Discussion related to commuter rail and rapid transit operations in the Chicago area including the South Shore Line, Metra Rail, and Chicago Transit Authority.

Moderators: metraRI, JamesT4

  by justalurker66
I caught a westbound NICTD train passing at Olive on Saturday afternoon. A CSS freight was holding the main westbound when I first arrived and I realized that I was about to see the new (upgraded in 2011 to CTC) passing segment in action.

I was disappointed.

I expected the NICTD train to slow down for the diverging routes through the CPs but it appeared that the train was running at restricted speed - perhaps even being talked through the CPs (I did not have a scanner running and could not see the westbound signals so I cannot be sure what the crews were facing). The crews did not have to change the switches for the pass, but the NICTD train ran dead slow on the siding past the CSS freight on the main ... walking speed.

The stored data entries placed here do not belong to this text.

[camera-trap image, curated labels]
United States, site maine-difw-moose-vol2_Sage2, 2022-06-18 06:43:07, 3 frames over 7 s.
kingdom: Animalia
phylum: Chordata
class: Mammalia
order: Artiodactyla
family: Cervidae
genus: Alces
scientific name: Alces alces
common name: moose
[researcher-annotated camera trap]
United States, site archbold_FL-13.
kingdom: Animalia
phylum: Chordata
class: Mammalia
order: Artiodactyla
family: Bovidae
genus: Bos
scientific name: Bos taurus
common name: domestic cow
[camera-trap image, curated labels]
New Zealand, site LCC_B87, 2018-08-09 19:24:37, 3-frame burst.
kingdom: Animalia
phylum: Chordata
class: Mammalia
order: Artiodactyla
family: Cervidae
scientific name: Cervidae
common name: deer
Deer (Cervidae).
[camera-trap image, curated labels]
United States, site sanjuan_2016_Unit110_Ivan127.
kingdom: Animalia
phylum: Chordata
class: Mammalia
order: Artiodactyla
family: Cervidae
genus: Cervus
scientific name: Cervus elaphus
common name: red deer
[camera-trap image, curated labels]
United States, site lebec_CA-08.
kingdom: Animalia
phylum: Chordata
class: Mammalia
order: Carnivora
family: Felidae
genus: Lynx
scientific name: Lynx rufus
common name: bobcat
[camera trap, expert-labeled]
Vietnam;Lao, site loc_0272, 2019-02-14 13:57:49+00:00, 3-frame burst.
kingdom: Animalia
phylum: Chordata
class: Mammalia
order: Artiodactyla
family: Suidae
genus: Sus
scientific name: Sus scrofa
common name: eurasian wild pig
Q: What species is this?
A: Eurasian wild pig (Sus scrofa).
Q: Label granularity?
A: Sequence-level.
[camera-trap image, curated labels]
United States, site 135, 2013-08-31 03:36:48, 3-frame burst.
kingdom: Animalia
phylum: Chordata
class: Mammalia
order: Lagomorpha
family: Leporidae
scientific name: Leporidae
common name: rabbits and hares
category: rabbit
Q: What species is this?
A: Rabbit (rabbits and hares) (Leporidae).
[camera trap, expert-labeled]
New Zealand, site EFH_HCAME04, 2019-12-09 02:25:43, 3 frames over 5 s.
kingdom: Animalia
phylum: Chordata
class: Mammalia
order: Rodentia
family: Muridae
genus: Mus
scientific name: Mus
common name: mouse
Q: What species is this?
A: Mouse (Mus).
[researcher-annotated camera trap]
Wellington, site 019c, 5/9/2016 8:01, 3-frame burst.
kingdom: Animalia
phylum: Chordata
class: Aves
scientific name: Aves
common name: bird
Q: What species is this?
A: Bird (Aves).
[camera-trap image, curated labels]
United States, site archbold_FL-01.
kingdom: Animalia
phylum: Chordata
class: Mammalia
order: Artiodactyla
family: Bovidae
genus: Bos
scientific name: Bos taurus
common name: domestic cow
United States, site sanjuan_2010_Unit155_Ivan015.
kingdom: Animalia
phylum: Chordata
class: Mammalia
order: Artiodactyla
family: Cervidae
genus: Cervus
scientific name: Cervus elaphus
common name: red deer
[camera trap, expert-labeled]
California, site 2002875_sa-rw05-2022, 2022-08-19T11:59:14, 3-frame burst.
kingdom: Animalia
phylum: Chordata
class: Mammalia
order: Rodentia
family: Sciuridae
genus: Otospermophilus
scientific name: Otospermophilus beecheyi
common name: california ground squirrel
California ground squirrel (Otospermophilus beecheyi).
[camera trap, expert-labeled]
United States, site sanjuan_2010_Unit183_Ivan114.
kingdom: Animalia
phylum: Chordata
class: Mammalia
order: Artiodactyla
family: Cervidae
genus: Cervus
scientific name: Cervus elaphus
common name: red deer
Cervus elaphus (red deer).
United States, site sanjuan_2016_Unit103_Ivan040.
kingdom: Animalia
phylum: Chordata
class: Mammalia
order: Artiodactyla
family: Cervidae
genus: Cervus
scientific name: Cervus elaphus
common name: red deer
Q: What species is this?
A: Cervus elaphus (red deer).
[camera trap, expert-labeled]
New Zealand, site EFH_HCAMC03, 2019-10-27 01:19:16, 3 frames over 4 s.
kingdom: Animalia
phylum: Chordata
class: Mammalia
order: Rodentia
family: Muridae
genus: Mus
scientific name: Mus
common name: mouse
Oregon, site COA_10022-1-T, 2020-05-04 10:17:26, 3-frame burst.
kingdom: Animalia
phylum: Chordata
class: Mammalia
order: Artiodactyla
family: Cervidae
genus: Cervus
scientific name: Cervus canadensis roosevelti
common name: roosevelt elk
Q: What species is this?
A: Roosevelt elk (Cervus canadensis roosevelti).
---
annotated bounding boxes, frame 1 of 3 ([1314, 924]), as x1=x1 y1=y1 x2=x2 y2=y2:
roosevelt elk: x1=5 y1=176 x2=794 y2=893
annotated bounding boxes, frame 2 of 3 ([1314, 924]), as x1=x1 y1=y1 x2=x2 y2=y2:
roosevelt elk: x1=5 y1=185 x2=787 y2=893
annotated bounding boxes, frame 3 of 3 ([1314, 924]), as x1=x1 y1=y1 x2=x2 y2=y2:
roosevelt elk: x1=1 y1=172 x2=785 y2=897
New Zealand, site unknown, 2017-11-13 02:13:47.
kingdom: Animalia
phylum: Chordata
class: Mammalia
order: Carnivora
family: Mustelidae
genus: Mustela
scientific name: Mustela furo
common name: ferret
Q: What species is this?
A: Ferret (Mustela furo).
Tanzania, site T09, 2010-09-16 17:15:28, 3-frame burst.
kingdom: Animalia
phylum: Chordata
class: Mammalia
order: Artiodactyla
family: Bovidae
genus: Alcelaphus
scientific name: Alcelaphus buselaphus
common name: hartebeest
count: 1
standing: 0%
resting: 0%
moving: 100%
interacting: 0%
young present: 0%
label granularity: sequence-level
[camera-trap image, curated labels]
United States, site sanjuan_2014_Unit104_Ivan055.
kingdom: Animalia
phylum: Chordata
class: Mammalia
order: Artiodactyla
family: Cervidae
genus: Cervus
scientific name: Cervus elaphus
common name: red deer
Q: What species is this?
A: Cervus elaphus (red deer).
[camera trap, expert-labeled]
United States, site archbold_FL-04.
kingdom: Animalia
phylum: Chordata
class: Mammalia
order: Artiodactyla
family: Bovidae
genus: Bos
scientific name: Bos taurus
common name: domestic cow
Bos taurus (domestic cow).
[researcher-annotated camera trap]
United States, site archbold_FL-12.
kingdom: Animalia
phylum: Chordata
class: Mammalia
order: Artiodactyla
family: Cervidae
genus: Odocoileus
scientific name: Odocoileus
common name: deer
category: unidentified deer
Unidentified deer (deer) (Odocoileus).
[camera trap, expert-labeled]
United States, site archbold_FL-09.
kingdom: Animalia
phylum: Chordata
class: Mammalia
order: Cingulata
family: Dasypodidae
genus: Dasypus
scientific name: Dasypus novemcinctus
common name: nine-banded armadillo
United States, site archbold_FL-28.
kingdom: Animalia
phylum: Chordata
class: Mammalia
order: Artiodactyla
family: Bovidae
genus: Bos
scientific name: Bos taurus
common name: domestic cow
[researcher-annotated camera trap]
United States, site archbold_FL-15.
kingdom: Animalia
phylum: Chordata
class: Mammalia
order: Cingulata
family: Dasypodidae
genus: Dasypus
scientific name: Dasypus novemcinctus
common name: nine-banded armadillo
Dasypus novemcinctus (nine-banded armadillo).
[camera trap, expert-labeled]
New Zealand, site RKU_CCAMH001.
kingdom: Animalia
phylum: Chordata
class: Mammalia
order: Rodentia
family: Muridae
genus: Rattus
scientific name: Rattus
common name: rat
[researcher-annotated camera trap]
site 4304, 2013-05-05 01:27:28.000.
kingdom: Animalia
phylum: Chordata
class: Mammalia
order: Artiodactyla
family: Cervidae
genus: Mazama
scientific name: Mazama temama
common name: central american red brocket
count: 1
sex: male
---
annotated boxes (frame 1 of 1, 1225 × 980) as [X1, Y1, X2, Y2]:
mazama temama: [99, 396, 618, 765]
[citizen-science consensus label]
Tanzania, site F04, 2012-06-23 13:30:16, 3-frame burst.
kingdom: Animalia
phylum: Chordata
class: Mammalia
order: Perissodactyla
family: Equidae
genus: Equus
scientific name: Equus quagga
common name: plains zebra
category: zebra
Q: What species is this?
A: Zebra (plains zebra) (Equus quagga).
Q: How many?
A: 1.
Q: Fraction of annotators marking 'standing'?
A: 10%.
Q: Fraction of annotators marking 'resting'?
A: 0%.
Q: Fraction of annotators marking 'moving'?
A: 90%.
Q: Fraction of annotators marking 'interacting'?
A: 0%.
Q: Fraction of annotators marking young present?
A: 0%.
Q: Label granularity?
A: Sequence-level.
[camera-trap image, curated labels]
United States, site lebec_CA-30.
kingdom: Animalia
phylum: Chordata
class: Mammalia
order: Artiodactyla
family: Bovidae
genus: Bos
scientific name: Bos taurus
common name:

Was this a bad day or is this normal? I had hoped that the CPs at Olive would have sped things up ... and seeing a freight on the main and a passenger train pass on the siding was a goal of mine, but not at that speed. (Previous to CTC freights would clear the main to allow passenger trains to pass and, in general, the only time a passenger train was on the siding was when two passenger trains passed in opposite directions).

Shortly after the NICTD train left the CSS train followed it westbound.
  by PRRGuy
It is faster, now we don't have to stop and hand line the switches. Speed limit through the turnouts are 10 mph when lined for the siding.
  by justalurker66
Thanks for the detail. I looked back at the timestamps on my photos. It looks like it took just over 3 minutes to travel the length of the siding and get back on the main ... which would be about 10 MPH. I expected a little more speed between turnouts.
  by JLJ061
If a freight crew is switching at Olive, do they still have manual control of the switches or do they now need the dispatcher to line them up for them?
  by PRRGuy
It's just a smoother ride by keeping it at 10 mph rather then speeding up then braking again for the other end.

As for the freight crews, the dispatcher always has the option to let the freight crew take the switches off power, but I don't believe they do because then they would have to get permission by the stop indications every time.